Certainly, the most challenging aspect of Smiley’s job is the brutal sleep schedule, which requires him to rise weekdays at 3:30 a.m. (even more painful when one of his boys wakes him up in the middle of the night). He generally conks out for a two-hour nap in the afternoon and is in bed by 10 p.m.

When he’s awake, however, he enjoys riffing with listeners — both on air and in person. The show does a segment called “Whatcha Doing at the Courthouse?” where Smiley stands in front of the downtown Indianapolis courthouse asking those who are leaving what brought them there. The public’s brutal honesty, coupled with Smiley’s quick wit, makes for great comedy.
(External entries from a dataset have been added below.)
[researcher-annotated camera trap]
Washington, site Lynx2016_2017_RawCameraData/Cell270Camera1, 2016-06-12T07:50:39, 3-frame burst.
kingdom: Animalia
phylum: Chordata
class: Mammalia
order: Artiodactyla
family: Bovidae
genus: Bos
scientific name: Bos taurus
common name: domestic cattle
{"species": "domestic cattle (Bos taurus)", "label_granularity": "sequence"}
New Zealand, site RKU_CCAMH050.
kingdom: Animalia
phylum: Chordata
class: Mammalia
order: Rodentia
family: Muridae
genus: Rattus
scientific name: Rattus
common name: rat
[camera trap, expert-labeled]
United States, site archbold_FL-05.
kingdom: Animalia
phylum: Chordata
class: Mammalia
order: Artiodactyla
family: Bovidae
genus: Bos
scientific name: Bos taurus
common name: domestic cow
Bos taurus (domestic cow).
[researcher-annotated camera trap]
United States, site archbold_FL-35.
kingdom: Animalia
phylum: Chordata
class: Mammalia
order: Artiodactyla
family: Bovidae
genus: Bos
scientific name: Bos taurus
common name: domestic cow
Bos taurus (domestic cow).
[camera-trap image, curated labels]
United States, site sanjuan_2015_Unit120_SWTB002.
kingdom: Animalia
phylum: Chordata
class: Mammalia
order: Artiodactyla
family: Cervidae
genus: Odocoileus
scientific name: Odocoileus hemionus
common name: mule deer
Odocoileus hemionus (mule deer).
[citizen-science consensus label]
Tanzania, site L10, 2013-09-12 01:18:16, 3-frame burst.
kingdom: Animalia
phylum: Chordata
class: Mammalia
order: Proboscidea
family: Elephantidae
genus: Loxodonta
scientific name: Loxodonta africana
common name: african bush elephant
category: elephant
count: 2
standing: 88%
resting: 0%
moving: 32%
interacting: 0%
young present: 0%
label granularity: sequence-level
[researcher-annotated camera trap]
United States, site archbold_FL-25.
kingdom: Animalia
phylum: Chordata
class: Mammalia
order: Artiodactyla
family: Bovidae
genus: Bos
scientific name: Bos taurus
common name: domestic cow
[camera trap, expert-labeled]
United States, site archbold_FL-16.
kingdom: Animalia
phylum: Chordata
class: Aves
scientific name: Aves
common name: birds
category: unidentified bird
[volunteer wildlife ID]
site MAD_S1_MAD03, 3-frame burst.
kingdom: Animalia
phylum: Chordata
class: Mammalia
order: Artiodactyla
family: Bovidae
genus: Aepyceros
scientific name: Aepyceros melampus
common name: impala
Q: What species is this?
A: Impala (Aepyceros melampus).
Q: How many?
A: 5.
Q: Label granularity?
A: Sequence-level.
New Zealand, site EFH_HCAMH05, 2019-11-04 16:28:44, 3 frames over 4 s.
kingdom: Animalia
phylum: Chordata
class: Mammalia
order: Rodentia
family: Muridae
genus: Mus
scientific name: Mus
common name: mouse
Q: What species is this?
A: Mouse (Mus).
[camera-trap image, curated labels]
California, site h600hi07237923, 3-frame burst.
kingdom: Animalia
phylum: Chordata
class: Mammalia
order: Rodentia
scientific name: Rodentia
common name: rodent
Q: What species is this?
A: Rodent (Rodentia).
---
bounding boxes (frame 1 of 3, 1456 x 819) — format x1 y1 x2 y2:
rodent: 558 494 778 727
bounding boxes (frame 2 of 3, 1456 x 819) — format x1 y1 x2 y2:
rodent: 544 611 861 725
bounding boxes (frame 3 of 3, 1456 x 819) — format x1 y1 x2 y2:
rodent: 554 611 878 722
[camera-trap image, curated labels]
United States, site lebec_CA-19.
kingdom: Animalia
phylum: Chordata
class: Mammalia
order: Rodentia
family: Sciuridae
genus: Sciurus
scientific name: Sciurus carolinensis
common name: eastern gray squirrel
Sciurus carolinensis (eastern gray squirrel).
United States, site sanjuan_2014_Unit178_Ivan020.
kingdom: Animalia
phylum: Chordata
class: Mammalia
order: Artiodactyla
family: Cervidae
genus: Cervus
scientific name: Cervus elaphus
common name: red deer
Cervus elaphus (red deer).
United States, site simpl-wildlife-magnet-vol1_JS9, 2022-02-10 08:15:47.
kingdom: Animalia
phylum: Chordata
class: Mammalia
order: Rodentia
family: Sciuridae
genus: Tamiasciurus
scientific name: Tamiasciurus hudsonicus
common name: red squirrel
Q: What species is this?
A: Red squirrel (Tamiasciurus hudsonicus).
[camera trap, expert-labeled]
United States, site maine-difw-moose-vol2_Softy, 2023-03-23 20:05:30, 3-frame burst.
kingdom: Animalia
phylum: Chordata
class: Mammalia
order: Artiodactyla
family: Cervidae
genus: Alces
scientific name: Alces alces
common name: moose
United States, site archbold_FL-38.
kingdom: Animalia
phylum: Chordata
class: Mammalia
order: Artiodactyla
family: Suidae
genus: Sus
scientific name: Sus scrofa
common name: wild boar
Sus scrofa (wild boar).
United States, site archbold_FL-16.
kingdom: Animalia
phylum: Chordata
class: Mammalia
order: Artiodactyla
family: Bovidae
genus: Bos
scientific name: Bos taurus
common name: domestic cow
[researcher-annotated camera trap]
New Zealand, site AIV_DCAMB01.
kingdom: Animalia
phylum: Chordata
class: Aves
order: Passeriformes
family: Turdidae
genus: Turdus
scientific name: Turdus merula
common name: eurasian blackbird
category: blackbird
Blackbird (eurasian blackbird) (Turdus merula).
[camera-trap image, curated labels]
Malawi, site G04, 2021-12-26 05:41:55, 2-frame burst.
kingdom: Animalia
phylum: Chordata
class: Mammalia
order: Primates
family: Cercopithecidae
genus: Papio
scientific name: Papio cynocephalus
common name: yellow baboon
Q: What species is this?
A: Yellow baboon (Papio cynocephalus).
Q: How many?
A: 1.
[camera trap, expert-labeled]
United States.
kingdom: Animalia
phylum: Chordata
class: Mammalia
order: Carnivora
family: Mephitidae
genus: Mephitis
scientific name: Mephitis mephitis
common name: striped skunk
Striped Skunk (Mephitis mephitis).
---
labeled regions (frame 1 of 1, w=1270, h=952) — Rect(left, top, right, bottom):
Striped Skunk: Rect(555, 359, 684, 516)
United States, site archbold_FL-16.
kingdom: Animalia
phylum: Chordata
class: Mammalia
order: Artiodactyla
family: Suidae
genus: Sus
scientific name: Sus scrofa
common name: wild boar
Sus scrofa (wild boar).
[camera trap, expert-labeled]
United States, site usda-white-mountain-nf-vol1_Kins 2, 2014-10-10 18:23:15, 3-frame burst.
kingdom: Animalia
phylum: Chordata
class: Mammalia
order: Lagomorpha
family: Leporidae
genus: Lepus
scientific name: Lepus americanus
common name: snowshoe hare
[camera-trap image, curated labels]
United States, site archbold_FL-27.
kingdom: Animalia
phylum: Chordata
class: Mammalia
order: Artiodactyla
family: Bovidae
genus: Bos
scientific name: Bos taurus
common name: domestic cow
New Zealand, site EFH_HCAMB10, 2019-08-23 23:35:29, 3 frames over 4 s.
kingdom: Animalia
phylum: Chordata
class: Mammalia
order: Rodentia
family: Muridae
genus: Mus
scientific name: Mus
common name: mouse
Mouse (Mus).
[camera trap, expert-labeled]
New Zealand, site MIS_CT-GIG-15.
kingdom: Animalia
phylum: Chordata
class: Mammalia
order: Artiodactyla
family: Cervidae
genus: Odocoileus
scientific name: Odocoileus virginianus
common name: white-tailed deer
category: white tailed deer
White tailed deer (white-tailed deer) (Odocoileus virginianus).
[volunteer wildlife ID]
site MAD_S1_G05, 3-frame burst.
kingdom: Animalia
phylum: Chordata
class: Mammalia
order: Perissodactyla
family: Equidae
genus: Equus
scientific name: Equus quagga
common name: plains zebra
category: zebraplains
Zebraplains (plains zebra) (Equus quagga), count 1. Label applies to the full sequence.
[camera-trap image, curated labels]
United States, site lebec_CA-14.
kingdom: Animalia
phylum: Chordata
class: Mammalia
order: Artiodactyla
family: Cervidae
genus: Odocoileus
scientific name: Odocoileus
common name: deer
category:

Smiley and his colleagues also share comments that listeners post to Twitter in a segment called “Mean Tweets.” These sometimes clever, often cruel tweets are directed at members of the Smiley Morning Show, but the crew laughs their way through them.

“Our listeners are awesome,” says Smiley, who genuinely feels loved by the Indianapolis community. Often when people call in, before hanging up, he will call out, “Love you!”

“I do it because I do love our listeners and it’s a way of connecting with them,” Smiley says. “It’s also fun to see who will say it back because guys, in particular, are caught off guard.”

Connecting with listeners is Smiley’s favorite part of the job and one reason he’s thrilled the show isn’t syndicated.

“If this was a generic, cookie-cutter show, I wouldn’t be able to talk about the people, the places and the things going on in the city,” Smiley says.  “That’s our appeal. People want to know what’s going on around town because they’re passionate about this city and so am I.”